*EXERCISE AIM*: Rewrite the records below with "snow pile" swapped for "snowbank" everywhere it occurs, leaving everything else unchanged.

Data entries:
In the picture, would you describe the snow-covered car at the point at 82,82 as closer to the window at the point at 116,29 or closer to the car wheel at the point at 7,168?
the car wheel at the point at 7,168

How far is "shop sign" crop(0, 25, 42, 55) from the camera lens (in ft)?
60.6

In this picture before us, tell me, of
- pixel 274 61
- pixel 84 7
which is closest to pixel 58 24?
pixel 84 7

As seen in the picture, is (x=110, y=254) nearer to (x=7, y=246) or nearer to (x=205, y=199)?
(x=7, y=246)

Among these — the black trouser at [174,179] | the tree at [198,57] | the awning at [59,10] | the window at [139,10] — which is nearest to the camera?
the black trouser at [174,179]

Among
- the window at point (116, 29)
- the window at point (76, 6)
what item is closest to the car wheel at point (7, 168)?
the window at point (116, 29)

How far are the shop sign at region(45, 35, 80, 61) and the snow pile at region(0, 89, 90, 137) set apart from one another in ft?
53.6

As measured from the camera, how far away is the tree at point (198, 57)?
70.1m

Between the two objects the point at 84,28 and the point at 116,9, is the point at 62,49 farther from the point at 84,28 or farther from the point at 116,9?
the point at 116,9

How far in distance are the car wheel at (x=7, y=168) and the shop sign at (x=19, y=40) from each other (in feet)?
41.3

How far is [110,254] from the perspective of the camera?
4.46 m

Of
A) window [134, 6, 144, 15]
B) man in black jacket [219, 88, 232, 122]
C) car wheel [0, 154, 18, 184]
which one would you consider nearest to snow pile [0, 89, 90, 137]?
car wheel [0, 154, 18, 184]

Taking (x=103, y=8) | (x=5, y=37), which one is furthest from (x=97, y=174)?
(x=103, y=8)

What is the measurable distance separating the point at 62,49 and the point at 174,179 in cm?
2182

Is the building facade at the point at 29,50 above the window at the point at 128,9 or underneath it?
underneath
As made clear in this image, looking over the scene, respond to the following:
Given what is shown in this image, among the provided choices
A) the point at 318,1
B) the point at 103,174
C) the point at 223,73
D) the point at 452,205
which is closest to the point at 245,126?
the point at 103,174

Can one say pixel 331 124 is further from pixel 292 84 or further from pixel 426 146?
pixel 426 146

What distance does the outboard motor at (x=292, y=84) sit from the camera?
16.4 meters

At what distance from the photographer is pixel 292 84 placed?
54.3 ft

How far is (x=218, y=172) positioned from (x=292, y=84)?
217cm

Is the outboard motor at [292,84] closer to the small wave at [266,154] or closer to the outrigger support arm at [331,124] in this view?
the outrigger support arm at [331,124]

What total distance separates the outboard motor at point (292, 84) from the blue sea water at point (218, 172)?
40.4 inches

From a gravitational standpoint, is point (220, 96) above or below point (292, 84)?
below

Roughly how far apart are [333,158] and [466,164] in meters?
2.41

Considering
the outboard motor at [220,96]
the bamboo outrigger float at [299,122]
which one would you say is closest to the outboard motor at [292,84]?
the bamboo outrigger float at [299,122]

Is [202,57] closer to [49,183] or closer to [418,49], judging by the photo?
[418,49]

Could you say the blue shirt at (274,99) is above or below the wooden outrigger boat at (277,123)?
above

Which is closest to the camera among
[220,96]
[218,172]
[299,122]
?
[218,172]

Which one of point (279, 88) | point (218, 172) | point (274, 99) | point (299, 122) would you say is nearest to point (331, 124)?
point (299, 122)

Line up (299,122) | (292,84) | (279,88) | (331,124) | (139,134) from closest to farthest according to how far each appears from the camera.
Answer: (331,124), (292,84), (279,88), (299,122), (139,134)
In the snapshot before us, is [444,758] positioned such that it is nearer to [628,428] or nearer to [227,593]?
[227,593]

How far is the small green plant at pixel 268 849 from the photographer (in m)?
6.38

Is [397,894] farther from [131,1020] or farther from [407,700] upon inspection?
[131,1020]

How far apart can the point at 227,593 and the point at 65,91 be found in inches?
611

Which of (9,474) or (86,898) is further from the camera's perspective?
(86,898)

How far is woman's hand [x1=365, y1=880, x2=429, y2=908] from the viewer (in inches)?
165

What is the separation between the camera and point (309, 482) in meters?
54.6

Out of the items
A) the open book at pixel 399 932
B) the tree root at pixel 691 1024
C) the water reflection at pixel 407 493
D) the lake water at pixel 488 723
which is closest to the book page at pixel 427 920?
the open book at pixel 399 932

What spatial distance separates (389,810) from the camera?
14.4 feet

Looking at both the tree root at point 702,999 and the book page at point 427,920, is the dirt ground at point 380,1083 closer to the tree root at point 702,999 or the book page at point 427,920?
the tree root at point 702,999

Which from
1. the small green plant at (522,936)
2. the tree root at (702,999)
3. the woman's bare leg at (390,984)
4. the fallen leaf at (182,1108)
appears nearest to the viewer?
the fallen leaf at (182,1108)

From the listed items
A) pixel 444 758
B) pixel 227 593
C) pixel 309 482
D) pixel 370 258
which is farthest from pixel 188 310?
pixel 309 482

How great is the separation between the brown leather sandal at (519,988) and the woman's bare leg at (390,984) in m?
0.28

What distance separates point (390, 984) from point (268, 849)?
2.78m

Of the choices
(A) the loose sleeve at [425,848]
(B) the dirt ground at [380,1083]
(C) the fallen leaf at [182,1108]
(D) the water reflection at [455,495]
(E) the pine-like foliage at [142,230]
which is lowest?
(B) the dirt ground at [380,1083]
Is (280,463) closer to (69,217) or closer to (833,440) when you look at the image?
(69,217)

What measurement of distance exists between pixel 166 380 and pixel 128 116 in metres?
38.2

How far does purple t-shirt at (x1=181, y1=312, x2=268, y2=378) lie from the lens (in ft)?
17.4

*OUTPUT BELOW*:
In the picture, would you describe the snow-covered car at the point at 82,82 as closer to the window at the point at 116,29 or closer to the car wheel at the point at 7,168?
the car wheel at the point at 7,168

How far is "shop sign" crop(0, 25, 42, 55) from the camera lens (in ft)?
60.6

In this picture before us, tell me, of
- pixel 274 61
- pixel 84 7
which is closest to pixel 58 24?
pixel 84 7

As seen in the picture, is (x=110, y=254) nearer to (x=7, y=246) or nearer to (x=205, y=199)?
(x=7, y=246)

Among these — the black trouser at [174,179] | the tree at [198,57] | the awning at [59,10] | the window at [139,10] — which is nearest to the camera?
the black trouser at [174,179]

Among
- the window at point (116, 29)
- the window at point (76, 6)
what item is closest to the car wheel at point (7, 168)?
the window at point (116, 29)

How far are the shop sign at region(45, 35, 80, 61) and the snowbank at region(0, 89, 90, 137) set apart from one another in ft?
53.6

As measured from the camera, how far away is the tree at point (198, 57)?
70.1m

Between the two objects the point at 84,28 and the point at 116,9, is the point at 62,49 farther from the point at 84,28 or farther from the point at 116,9?
the point at 116,9

How far in distance are the car wheel at (x=7, y=168) and the shop sign at (x=19, y=40) from each other (in feet)?
41.3

How far is [110,254] from the perspective of the camera?
4.46 m

Of
A) window [134, 6, 144, 15]
B) man in black jacket [219, 88, 232, 122]
C) car wheel [0, 154, 18, 184]
which one would you consider nearest to snowbank [0, 89, 90, 137]?
car wheel [0, 154, 18, 184]

Taking (x=103, y=8) | (x=5, y=37), which one is furthest from (x=97, y=174)?
(x=103, y=8)

What is the measurable distance separating the point at 62,49 and the point at 174,179 in cm?
2182

Is the building facade at the point at 29,50 above the window at the point at 128,9 or underneath it?
underneath
As made clear in this image, looking over the scene, respond to the following:
Given what is shown in this image, among the provided choices
A) the point at 318,1
B) the point at 103,174
C) the point at 223,73
D) the point at 452,205
which is closest to the point at 245,126?
the point at 103,174

Can one say pixel 331 124 is further from pixel 292 84 or further from pixel 426 146?
pixel 426 146

What distance does the outboard motor at (x=292, y=84) sit from the camera?
16.4 meters

At what distance from the photographer is pixel 292 84 placed?
54.3 ft

How far is (x=218, y=172) positioned from (x=292, y=84)?
217cm

Is the outboard motor at [292,84] closer to the small wave at [266,154] or closer to the outrigger support arm at [331,124] in this view?
the outrigger support arm at [331,124]

What total distance separates the outboard motor at point (292, 84) from the blue sea water at point (218, 172)?
40.4 inches

From a gravitational standpoint, is point (220, 96) above or below point (292, 84)?
below

Roughly how far apart are [333,158] and [466,164] in meters?
2.41

Considering
the outboard motor at [220,96]
the bamboo outrigger float at [299,122]
which one would you say is closest to the outboard motor at [292,84]?
the bamboo outrigger float at [299,122]

Is [202,57] closer to [49,183] or closer to [418,49], judging by the photo?
[418,49]

Could you say the blue shirt at (274,99) is above or below the wooden outrigger boat at (277,123)?
above

Which is closest to the camera among
[220,96]
[218,172]
[299,122]
?
[218,172]

Which one of point (279, 88) | point (218, 172) | point (274, 99) | point (299, 122) would you say is nearest to point (331, 124)?
point (299, 122)

Line up (299,122) | (292,84) | (279,88) | (331,124) | (139,134) from closest to farthest according to how far each appears from the camera.
Answer: (331,124), (292,84), (279,88), (299,122), (139,134)
In the snapshot before us, is [444,758] positioned such that it is nearer to [628,428] or nearer to [227,593]?
[227,593]

How far is the small green plant at pixel 268 849 from the photographer (in m)?
6.38

Is [397,894] farther from [131,1020] or farther from [407,700] upon inspection?
[131,1020]

How far apart can the point at 227,593 and the point at 65,91 be found in inches?
611

Which of (9,474) or (86,898) is further from the camera's perspective?
(86,898)

How far is woman's hand [x1=365, y1=880, x2=429, y2=908] from the viewer (in inches)?
165

What is the separation between the camera and point (309, 482) in meters?
54.6

Out of the items
A) the open book at pixel 399 932
B) the tree root at pixel 691 1024
C) the water reflection at pixel 407 493
D) the lake water at pixel 488 723
which is closest to the book page at pixel 427 920?
the open book at pixel 399 932

What spatial distance separates (389,810) from the camera?
14.4 feet

Looking at both the tree root at point 702,999 and the book page at point 427,920, is the dirt ground at point 380,1083 closer to the tree root at point 702,999 or the book page at point 427,920?
the tree root at point 702,999

Which from
1. the small green plant at (522,936)
2. the tree root at (702,999)
3. the woman's bare leg at (390,984)
4. the fallen leaf at (182,1108)
appears nearest to the viewer?
the fallen leaf at (182,1108)

From the listed items
A) pixel 444 758
B) pixel 227 593
C) pixel 309 482
D) pixel 370 258
which is farthest from pixel 188 310?
pixel 309 482

How great is the separation between the brown leather sandal at (519,988) and the woman's bare leg at (390,984) in m?
0.28

What distance separates point (390, 984) from point (268, 849)?
2.78m

Of the choices
(A) the loose sleeve at [425,848]
(B) the dirt ground at [380,1083]
(C) the fallen leaf at [182,1108]
(D) the water reflection at [455,495]
(E) the pine-like foliage at [142,230]
which is lowest?
(B) the dirt ground at [380,1083]
Is (280,463) closer to (69,217) or closer to (833,440) when you look at the image?
(69,217)

What measurement of distance exists between pixel 166 380 and pixel 128 116 in metres?
38.2

How far does purple t-shirt at (x1=181, y1=312, x2=268, y2=378) lie from the lens (in ft)?
17.4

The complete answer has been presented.